Mandy JEAN, in association with former members of CAPAC

“By the rivers of Babylon, there we sat down, yea, we wept, when we remembered Zion.” (Psalms 137)

Nowhere is the pathos of romantic pastoralism, felt more keenly than in the post-colonial world. In Australia, pastoral stations are the very large sheep and cattle properties, held by families, pastoral companies, Aboriginal groups, mining companies and conservation groups. Stations operate on Crown land, which is leased to pastoralists as a ‘pastoral lease’. Pastoralists manage the natural vegetation on the lease to breed and run their stock in a sustainable manner.
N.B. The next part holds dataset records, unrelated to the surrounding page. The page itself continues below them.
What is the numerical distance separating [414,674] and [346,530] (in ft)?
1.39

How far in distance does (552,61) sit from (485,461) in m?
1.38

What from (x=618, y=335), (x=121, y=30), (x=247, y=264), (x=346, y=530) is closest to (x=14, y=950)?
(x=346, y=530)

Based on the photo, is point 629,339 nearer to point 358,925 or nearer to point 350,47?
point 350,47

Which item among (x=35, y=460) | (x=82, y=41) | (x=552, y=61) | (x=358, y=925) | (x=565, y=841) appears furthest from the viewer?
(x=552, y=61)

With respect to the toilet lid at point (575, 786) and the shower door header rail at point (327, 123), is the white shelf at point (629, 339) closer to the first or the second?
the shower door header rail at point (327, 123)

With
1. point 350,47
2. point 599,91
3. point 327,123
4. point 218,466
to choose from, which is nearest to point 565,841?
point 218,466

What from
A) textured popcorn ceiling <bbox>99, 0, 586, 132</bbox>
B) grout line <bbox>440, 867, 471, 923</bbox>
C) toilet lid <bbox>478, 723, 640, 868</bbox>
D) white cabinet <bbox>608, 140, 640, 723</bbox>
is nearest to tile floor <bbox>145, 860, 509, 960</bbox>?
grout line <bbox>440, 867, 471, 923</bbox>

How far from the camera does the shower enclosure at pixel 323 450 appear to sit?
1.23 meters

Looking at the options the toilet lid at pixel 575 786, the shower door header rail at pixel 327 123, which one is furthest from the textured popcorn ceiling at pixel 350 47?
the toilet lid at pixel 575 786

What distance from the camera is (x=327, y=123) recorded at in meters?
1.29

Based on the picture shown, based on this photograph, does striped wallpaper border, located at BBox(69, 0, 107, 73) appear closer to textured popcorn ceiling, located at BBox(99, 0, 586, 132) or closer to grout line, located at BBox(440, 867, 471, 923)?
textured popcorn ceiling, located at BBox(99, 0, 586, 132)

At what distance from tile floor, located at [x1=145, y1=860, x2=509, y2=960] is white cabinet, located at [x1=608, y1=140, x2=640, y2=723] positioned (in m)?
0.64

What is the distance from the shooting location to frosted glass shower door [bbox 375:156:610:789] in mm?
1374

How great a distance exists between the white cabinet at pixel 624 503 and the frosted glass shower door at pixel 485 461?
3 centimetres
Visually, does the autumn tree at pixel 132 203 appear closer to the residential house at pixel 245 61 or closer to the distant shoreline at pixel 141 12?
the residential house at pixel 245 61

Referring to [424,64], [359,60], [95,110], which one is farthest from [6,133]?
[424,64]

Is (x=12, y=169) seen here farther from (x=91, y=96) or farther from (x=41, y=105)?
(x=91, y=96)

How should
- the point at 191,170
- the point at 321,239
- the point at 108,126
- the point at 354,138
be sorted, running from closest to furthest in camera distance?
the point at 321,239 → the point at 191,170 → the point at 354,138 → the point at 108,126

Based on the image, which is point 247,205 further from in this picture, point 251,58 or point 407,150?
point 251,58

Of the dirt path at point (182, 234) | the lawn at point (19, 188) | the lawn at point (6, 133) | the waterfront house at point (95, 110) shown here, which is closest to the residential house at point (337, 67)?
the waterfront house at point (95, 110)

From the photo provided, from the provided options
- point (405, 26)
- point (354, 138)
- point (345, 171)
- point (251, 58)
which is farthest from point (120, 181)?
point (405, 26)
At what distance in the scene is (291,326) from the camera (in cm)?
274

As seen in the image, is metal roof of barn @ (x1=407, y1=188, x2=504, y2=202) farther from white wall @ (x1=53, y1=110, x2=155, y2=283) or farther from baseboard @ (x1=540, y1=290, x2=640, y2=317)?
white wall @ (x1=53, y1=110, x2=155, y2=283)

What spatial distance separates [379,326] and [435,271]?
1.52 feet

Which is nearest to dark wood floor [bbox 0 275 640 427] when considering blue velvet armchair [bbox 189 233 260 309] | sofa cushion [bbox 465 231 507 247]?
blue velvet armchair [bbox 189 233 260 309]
Pastoral leases are used for grazing of livestock on native vegetation, because the rainfall in these areas is too low and erratic for agricultural cropping or improved pastures. In Western Australia these stations are located in the Kimberley, Pilbara, Gascoyne, Murchison, Goldfields and Nullarbor regions of the State. What is the future of this agricultural practice when all pastoral leases expire on 30 June 2015?

Steeped in Australian history, the theatrical imagination has often come to the creative assistance of romantic pastoralism, symbolised by epic films such as ‘Australia’ and re-enactments of the Great Outback Cattle Drive with images of the aristocratic English station owners and handsome Aboriginal stockmen in Akubra hats. For most Aboriginal owned stations, people want to live on these stations so they can exercise and re-new their cultural attachment to land, land that may have been inaccessible to them for generations. However, almost all Aboriginal stations are located in rangelands, which are the most economically and environmentally marginal of all lands. This paper investigates the ten year practice of the Central Agricultural and Pastoral Aboriginal Corporation (CAPAC) for Aboriginal pastoral enterprises in the Pilbara, Gascoyne and Murchison and traces the history, management practices, achievements and philosophy of this organisation, many members of whom participated in the Pilbara pastoral strike of 1946.